Introduction
This article describes a class to read Unicode character names. The names are read from the file UnicodeData.txt, which is one of the files that make
up the Unicode Character Database. A copy of the file is included with the demo project, but it can also be obtained
from the aforementioned link.
A demo application is also provided. The application allows the user to enter a decimal or hexadecimal code point, type a character, or search for a character name.
While the application is useful for touring the available names, it is overly complex for learning how to use the classes themselves.
Background
The UnicodeNames
class, which this article describes, relies on some supporting classes that I described in previous articles.
Specifically, it uses the CsvReader
class described in the article Flexible CSV reader/writer
with progress reporting. It also uses the PreviewTextBox
control described in the article WPF TextBox
with PreviewTextChanged event for filtering.
To simply use the UnicodeNames
class described in this article, neither of the other articles is required for reading.
There are two name fields available in UnicodeNames.txt.
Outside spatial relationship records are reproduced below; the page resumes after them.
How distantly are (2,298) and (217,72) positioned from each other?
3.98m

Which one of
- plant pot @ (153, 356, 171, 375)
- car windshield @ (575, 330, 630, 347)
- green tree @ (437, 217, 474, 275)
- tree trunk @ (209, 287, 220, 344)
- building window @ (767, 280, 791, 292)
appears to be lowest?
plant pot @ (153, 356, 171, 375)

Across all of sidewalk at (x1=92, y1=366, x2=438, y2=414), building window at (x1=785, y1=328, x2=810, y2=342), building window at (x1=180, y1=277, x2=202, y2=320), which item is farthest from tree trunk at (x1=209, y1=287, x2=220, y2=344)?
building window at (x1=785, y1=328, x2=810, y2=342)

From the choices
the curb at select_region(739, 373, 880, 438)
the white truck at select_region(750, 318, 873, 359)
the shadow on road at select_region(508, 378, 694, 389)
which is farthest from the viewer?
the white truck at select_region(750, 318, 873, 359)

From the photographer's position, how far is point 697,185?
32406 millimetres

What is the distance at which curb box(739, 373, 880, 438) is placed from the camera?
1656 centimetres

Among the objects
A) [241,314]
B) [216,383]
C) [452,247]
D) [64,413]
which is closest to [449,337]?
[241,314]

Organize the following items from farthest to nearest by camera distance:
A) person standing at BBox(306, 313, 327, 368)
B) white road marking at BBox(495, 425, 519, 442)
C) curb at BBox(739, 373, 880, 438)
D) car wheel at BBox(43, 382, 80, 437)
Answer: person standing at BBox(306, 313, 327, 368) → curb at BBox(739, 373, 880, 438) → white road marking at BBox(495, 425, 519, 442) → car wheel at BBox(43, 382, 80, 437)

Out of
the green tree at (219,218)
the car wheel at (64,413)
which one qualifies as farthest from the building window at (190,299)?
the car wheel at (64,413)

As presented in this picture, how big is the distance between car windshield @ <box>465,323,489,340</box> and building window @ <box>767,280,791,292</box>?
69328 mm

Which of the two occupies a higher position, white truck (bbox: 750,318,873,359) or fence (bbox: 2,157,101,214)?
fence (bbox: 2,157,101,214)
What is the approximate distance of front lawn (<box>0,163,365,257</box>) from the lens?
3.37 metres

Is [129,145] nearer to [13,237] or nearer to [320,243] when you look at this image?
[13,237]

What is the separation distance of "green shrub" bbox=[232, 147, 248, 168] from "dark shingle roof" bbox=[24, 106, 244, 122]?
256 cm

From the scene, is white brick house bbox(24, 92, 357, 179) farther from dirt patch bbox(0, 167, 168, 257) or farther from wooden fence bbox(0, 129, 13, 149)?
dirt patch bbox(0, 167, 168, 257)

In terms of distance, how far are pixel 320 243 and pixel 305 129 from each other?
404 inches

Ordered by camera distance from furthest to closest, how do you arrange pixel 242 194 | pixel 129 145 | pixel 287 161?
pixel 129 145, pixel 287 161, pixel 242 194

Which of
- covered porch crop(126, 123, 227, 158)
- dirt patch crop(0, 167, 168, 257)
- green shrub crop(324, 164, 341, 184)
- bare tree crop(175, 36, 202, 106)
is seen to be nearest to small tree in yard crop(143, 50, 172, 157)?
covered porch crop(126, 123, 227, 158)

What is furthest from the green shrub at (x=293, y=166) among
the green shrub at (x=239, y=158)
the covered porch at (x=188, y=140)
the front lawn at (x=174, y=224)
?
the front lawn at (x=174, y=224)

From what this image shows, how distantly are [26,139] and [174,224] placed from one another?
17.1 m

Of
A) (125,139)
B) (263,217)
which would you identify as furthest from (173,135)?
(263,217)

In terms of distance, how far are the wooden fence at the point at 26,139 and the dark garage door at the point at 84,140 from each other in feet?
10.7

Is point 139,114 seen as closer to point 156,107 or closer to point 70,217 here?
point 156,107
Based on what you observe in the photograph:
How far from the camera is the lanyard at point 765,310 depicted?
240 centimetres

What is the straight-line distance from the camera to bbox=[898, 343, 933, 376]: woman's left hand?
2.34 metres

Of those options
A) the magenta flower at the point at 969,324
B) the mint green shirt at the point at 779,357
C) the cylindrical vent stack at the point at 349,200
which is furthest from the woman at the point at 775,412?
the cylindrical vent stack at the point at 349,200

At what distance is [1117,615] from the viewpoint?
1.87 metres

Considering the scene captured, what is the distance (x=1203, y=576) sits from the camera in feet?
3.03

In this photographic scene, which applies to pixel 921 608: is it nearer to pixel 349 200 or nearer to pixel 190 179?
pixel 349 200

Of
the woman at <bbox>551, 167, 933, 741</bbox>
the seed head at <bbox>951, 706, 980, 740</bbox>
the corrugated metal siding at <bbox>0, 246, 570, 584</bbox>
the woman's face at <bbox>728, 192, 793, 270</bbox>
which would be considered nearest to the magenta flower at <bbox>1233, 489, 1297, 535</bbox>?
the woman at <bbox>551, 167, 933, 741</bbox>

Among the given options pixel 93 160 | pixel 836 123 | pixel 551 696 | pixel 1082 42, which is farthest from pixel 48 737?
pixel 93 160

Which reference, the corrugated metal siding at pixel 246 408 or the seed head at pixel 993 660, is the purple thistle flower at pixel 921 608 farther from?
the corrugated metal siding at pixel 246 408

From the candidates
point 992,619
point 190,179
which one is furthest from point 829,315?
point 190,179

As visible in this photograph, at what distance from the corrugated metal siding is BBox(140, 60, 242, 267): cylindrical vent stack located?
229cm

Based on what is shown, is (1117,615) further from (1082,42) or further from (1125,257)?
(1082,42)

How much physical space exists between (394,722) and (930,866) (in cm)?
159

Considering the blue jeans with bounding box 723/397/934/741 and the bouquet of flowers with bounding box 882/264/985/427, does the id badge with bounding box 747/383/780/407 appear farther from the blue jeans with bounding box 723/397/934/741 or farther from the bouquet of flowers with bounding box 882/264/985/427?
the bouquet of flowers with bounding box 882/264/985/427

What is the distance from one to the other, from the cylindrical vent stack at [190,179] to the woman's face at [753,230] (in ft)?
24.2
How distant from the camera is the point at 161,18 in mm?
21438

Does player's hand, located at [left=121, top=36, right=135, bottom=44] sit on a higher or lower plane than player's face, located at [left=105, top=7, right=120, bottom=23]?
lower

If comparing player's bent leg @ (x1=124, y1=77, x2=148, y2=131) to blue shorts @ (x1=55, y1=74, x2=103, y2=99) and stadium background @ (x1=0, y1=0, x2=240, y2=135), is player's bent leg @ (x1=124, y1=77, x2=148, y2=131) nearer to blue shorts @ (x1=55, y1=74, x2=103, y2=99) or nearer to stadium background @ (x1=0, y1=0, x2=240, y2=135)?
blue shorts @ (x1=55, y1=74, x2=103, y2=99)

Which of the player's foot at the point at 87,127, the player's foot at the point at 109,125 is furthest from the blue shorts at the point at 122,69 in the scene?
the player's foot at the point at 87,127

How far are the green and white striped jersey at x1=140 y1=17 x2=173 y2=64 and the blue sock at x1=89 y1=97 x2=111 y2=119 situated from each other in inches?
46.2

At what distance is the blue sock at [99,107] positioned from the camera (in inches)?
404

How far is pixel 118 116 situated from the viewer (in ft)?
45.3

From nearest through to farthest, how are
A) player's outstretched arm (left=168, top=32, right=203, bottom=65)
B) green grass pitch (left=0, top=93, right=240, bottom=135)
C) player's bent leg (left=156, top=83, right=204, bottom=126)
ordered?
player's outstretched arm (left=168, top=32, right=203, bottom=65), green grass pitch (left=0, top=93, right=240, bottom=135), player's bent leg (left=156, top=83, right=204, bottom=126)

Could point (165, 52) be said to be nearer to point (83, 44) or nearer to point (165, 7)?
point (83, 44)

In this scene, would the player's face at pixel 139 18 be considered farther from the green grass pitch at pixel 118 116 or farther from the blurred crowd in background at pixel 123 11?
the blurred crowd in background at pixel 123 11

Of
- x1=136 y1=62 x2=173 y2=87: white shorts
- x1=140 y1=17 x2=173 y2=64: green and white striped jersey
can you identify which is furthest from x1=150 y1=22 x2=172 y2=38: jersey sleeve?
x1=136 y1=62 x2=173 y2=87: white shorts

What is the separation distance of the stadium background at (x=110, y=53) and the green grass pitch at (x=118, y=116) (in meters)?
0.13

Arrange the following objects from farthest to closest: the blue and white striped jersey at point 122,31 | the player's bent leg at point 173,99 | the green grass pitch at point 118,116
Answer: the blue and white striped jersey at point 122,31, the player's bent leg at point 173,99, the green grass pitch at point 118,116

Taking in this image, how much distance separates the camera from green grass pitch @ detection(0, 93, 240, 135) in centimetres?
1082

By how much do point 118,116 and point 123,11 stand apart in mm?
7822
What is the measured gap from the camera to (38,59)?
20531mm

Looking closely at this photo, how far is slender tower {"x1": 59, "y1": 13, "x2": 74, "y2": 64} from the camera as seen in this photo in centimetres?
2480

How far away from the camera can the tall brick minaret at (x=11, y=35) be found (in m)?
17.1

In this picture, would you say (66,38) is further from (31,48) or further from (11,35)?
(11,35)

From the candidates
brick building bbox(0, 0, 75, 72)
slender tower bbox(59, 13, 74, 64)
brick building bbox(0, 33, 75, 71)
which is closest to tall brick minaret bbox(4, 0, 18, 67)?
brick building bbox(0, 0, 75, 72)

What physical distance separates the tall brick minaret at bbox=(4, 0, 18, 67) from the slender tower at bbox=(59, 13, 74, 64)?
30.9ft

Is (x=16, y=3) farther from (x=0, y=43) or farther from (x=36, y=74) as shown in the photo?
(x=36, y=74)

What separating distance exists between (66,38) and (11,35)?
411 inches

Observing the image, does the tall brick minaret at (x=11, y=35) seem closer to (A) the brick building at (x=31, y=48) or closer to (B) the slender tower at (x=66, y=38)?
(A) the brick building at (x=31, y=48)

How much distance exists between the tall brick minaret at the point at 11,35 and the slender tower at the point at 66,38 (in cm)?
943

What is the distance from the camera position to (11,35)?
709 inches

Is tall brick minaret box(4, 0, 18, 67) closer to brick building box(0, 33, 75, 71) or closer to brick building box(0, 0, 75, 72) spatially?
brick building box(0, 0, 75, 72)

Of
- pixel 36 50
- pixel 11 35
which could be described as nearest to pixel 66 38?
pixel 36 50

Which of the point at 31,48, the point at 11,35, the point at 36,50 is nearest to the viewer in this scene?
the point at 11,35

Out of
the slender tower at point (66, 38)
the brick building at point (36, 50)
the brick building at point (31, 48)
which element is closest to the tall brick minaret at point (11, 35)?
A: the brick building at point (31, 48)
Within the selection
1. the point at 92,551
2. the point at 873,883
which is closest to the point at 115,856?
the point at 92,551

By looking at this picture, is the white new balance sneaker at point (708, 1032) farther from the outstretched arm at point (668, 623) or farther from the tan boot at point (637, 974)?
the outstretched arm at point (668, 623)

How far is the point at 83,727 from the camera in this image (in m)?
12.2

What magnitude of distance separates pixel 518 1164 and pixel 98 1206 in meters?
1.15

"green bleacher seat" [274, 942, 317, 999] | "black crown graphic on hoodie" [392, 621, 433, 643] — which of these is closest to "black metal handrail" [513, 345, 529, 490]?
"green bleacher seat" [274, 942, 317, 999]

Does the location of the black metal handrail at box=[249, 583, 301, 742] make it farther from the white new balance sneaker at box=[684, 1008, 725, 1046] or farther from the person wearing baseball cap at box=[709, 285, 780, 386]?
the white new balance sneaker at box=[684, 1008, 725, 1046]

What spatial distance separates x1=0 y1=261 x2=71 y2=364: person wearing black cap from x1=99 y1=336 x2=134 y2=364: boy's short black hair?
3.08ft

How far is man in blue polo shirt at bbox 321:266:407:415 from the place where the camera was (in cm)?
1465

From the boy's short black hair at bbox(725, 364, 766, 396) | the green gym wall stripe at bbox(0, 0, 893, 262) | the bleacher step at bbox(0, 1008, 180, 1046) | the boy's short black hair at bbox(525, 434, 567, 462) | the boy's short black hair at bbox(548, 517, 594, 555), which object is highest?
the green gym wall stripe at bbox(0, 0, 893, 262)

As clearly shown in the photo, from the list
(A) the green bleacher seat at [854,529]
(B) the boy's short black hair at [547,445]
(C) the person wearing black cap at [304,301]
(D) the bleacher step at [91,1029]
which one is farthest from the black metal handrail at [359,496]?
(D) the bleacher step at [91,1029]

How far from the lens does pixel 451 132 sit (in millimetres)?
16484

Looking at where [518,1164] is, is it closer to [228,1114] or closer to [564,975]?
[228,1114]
The Name
field, located in the second column of this file, is used preferentially.
However, for control characters, the name is always <control>
. The alternative name field Unicode_1_Name
is used, in these instances, when it is available.
For example, code point 10 (decimal) has a name of <control>
and a Unicode_1_Name
of LINE FEED (LF)
. In this case, the latter is used.
Additionally, there are large ranges of code points that do not have names. However, the range has a named starting and ending code point. The names of these
two code points are suffixed with First
and Last
. The UnicodeNames
class will return this same name (without the suffix)
for all characters between these two code points.
Examples of these code points (in hexadecimal) are 100000 (First
), 100001, and 10FFFD (Last
). All are within the range <Plane 16 Private Use>
.
Using the Code
The code could not be much simpler to use. Creating an instance of the class is done as follows:
string path = "UnicodeData.txt";
UnicodeNames names = new UnicodeNames(path);
names.LoadFile();
Getting the name for a character is as simple as the following:
int codePoint = 10;
string name = names[codePoint];
You should also plan on disposing of the UnicodeNames
instance when you are no longer going to use it, as follows:
names.Dispose();
Finally, if you have concerns about the time required to load the file into memory, there are methods and properties that make it easy to integrate with
a BackgroundWorker
component.
The RowEnd
event is raised each time a row of the file is read. To further assist, the ProgressPercentage
property describes the percentage
of the file that has been loaded. Lastly, the CancelAsync
method is available to abort the load operation.
Points of Interest
This was my first full fledged foray into WPF development. I did cheat a little bit and use WinForms for its AboutBox
. To the WPF purists out there, I apologize.
History
- 8/3/2011 - The original version was uploaded.